Selain itu, proses penetasan dipengaruhi oleh beberapa faktor, diantaranya adalah suhu, oksigen terlarut, pH, salinitas dan intensitas cahaya (Tang dan Affandi, 2001) dan kualitas sperma dari ikan jantan. Pada proses pembuahan, sperma dari induk jantan akan menyumbangkan faktor hereditas dan memasukkannya ke dalam sel telur (Tang dan Affandi, 2001). Bila kualitas dari sperma tidak bagus, maka akan mempengaruhi proses pembelahan sel hingga terbentuknya embrio di dalam telur. Induk jantan yang digunakan tidak mengalami perlakuan. Hal ini diduga mempengaruhi kualitas sperma yang dihasilkan. Proses perkembangan embrio yang dapat diabadikan dapat dilihat pada Lampiran 9.

Pemberian kadar vitamin E yang berbeda pada perbandingan kadar asam lemak n-3 dan n-6 tetap sebesar 1 : 3 tidak memberikan pengaruh nyata pada tingkat kelangsungan hidup larva yang dipelihara selama lima hari tanpa pemberian pakan. Proses perkembangan dan pertumbuhan larva mengandalkan kuning telur yang dimilikinya. Nilai dari masing-masing perlakuan dari yang terbesar hingga yang terkecil adalah 98,33 % untuk perlakuan vitamin E sebesar 475 mg/kg pakan, 93,33 % untuk perlakuan vitamin E sebesar 325 mg/kg pakan;

88,33 % untuk perlakuan vitamin E sebesar 425 mg/kg pakan dan 86,67 % untuk perlakuan vitamin E sebesar 375 mg/kg pakan.
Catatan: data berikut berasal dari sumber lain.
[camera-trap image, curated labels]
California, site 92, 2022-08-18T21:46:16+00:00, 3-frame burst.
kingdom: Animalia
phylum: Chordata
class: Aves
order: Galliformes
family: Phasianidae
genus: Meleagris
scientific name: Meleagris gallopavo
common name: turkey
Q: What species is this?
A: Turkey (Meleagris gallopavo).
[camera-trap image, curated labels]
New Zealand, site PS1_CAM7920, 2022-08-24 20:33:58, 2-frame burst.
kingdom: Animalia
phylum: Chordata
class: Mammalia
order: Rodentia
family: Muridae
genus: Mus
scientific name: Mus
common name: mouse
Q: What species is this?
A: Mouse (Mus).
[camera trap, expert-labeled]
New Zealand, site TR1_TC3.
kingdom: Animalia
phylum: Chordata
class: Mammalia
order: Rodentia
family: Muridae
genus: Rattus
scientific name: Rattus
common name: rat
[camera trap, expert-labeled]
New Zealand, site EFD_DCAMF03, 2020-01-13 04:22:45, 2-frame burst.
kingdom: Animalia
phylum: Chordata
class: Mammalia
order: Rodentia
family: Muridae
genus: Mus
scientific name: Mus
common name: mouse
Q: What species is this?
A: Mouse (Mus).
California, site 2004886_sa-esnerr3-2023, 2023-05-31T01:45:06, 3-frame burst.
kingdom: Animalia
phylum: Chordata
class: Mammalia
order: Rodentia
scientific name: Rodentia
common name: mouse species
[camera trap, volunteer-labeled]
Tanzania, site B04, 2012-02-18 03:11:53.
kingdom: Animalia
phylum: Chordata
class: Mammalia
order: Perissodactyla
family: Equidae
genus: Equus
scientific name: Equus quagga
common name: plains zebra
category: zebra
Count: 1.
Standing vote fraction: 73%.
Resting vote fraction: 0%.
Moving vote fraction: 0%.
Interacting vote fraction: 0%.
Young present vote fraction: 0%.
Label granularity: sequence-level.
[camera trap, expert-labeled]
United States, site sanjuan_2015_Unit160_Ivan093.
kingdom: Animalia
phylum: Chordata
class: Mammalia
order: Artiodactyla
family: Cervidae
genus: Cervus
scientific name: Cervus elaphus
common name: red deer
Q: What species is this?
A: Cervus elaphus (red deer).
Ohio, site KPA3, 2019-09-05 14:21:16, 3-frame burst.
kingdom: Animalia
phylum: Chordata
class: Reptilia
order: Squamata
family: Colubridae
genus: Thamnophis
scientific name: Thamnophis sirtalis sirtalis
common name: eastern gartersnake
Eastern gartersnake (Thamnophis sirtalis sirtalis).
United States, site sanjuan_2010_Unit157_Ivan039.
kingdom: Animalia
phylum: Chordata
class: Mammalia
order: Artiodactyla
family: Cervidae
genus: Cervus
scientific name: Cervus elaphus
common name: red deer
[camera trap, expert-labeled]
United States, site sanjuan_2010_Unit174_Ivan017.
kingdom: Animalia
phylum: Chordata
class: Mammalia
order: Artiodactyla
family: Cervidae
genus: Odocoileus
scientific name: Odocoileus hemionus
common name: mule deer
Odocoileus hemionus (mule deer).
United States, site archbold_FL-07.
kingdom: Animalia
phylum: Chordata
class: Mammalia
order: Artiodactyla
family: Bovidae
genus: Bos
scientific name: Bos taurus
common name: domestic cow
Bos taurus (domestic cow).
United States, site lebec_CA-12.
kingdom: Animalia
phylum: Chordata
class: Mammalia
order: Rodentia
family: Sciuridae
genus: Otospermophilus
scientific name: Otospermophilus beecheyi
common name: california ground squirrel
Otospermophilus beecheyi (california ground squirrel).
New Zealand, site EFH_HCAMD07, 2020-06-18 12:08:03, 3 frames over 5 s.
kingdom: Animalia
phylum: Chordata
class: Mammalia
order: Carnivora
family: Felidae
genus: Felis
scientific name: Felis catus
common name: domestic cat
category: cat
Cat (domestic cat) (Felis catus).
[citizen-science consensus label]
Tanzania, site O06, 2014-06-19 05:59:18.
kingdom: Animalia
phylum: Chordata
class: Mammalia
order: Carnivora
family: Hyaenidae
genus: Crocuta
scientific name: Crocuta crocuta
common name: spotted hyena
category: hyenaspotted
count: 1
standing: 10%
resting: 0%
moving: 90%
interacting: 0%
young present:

Tingkat ketahanan hidup untuk semua perlakuan memiliki nilai yang cukup baik, berada di atas 80 %. Larva masih dapat bertahan hidup hingga hari ke lima pemeliharaan tanpa pemberian pakan. Umumnya, kuning telur ikan sudah terserap habis di hari ketiga setelah larva keluar dari cangkangnya. Salah satunya seperti disebutkan oleh Amornsakun dan Hassan (1997) dalam Tang dan Affandi (2001) bahwa kuning telur ikan baung habis terserap pada hari ke tiga (70-72 jam setelah menetas). Begitu pula pada ikan bawal air tawar, Colossoma macropomum (Affandi dan Tang, 1999 dalam Tang dan Affandi, 2001), ikan kerapu bebek Cromileptes altivelis (Slamet et al., 1999 dalam Tang dan Affandi, 2001).

Kualitas air selama masa pemeliharaan masih dalam batas kisaran optimum untuk berlangsungnya kehidupan ikan cyprinid. Ikan dapat hidup, tumbuh dan berkembang biak di dalamnya, karena selama masa pemeliharaan digunakan sistem resirkulasi. Nilai kualitas air ini selengkapnya dapat dilihat pada Lampiran 5.